What I want to do, other than measure the sys.time at the end, is to have a response, perhaps every minute or so, which prints the number of rows in the dataframe.
Is this possible?
Upvotes: 2
Views: 431
Reputation: 74
The preferred method might be a progress bar. The following is a link to a decent tutorial.
Another option might be to display a message every 10 (or another arbitrary number of) iterations by inserting something like:
if ((i %% 10) == 0) {
message(paste(substitute(temp_table3), "has", nrow(temp_table3), "rows."))
}
The best option may be to insert the number of rows in a message to display in the progress bar label. Optionally, the progress bar can be updated every 10 (or an arbitrary number of) iterations.
The condition to trigger a message could also be based on a time difference which can be evaluated at every iteration.
Upvotes: 0
Reputation: 526
You can keep track of the time you last printed a message (or the time you started the simulation) and have the function print the current index every 60 seconds.

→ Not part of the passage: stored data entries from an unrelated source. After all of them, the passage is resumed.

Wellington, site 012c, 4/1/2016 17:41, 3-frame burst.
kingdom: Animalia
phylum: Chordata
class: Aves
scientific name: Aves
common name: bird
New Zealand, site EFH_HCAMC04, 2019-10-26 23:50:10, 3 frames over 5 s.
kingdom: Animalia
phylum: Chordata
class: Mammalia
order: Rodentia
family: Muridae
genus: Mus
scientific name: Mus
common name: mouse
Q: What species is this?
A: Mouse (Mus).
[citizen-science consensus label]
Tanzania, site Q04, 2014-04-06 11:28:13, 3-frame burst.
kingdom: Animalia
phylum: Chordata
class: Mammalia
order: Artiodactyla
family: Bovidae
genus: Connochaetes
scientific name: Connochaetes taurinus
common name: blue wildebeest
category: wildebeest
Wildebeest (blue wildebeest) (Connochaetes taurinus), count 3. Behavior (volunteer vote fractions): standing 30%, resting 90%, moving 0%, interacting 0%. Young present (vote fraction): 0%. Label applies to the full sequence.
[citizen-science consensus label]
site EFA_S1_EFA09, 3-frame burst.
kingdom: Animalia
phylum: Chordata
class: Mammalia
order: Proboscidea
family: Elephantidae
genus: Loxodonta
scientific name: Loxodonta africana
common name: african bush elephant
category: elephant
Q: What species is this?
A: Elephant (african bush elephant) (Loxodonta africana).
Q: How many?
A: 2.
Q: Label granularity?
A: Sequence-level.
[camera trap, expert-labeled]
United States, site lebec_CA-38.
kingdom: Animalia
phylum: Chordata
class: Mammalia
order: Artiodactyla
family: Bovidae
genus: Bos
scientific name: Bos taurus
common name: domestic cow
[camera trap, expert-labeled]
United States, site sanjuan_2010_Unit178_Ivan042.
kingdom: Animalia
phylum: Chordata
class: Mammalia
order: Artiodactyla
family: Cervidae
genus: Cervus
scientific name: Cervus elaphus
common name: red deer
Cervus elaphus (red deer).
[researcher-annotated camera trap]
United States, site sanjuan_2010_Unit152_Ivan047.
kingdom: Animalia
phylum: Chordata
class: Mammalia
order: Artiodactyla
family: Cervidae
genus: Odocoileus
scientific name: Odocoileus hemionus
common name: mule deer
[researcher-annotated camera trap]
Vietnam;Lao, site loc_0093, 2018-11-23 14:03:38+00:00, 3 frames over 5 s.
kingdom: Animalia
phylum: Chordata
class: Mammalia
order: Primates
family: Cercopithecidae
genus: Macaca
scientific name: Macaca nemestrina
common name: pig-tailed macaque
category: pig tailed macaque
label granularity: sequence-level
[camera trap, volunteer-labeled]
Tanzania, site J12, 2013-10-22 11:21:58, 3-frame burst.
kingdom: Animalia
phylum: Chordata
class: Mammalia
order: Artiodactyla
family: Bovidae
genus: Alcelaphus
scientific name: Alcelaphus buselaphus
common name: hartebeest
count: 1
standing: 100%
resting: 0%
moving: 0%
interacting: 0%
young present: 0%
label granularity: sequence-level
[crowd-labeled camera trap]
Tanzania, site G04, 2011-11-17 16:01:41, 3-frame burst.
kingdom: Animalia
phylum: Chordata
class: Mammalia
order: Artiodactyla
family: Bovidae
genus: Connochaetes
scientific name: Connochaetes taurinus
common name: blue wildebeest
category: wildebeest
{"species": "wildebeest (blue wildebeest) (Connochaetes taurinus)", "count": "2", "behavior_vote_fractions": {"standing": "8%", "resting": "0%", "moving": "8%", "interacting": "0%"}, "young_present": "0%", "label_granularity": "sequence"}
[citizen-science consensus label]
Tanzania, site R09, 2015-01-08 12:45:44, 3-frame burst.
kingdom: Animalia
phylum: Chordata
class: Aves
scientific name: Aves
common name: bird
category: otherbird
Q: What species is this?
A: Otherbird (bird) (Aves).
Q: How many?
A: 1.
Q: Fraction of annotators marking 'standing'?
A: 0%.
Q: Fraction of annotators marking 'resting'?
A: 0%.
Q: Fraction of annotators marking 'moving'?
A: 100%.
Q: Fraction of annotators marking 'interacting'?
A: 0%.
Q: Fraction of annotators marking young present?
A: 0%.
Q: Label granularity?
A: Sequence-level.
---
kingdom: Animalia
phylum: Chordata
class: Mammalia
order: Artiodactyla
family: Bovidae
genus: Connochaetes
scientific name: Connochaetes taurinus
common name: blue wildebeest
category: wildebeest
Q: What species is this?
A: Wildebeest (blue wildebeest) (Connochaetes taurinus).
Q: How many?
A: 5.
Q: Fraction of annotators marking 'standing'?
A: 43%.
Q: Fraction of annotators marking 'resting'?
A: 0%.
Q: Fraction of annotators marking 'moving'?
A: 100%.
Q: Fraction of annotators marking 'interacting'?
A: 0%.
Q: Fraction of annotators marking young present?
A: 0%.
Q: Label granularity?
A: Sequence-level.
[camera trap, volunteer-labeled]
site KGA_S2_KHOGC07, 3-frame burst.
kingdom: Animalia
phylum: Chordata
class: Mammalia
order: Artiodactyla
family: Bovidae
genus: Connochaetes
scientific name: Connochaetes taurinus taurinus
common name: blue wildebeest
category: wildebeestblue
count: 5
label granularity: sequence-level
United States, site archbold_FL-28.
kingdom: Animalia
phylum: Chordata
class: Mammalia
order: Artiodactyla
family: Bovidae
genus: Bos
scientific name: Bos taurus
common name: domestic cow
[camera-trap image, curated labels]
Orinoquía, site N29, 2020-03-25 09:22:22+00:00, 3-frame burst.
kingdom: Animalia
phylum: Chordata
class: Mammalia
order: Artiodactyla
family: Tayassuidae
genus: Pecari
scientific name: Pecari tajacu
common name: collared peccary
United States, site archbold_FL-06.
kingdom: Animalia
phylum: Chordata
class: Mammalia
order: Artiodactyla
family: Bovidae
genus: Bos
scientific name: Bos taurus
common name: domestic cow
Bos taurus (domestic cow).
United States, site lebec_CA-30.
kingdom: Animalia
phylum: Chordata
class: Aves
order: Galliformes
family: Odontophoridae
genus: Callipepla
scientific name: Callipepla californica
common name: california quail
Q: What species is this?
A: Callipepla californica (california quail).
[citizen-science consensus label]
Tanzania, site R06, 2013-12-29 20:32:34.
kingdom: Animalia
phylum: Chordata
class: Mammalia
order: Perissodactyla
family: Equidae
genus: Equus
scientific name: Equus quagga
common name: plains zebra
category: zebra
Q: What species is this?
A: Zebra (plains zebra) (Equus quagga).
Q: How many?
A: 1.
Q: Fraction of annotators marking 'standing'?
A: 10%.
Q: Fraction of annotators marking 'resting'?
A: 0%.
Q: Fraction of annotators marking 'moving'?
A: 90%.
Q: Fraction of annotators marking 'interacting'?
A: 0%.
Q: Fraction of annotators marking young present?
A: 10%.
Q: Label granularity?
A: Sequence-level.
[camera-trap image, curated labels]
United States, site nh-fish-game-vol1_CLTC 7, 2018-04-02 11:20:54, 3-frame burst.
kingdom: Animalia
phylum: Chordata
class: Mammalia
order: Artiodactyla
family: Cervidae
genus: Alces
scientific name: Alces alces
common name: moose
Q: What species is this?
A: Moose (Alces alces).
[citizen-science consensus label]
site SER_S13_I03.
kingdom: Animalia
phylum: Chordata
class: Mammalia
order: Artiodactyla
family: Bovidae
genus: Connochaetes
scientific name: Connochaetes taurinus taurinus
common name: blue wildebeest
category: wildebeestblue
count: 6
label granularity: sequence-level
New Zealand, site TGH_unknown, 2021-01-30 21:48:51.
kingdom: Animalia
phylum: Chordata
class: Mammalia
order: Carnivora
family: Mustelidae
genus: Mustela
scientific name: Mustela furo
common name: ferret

Note that this adds an extra 15.8 microseconds to each loop iteration.
Your code becomes
new_function <- function() {
# Initialize start time
time_print <- as.numeric(Sys.time())
for (i in 1:nrow(temp_data)) {
# Print number of rows every minute
time_now <- as.numeric(Sys.time())
if (time_now - time_print > 60) {
message('Working on row ', i)
time_print <- time_now
}
temp_data_point <- temp_data[i, ]
file <- read_html(temp_data_point)
tables <- html_nodes(file, "table")
table1 <- html_table(tables[8], fill = TRUE)
table2 <- as.data.frame(table1)
table2 <- table2[15:24 , 1:2]
colnames(table2)[1] <- "variables"
colnames(table2)[2] <- "results"
table2[1, 1] <- "name"
table2[2, 1] <- "legal_form"
table2[3, 1] <- "industry"
table2[4, 1] <- "tax_num"
table2[5, 1] <- "id"
table2[6, 1] <- "account_num"
table2[7, 1] <- "bank_name"
table2[8, 1] <- "address"
table2[9, 1] <- "location"
table2[10, 1] <- "phone"
test2 <- spread(table2, variables, results)
temp_table3[i, ] <- test2
}
return(temp_table3)
}
new_df <- new_function()
Upvotes: 2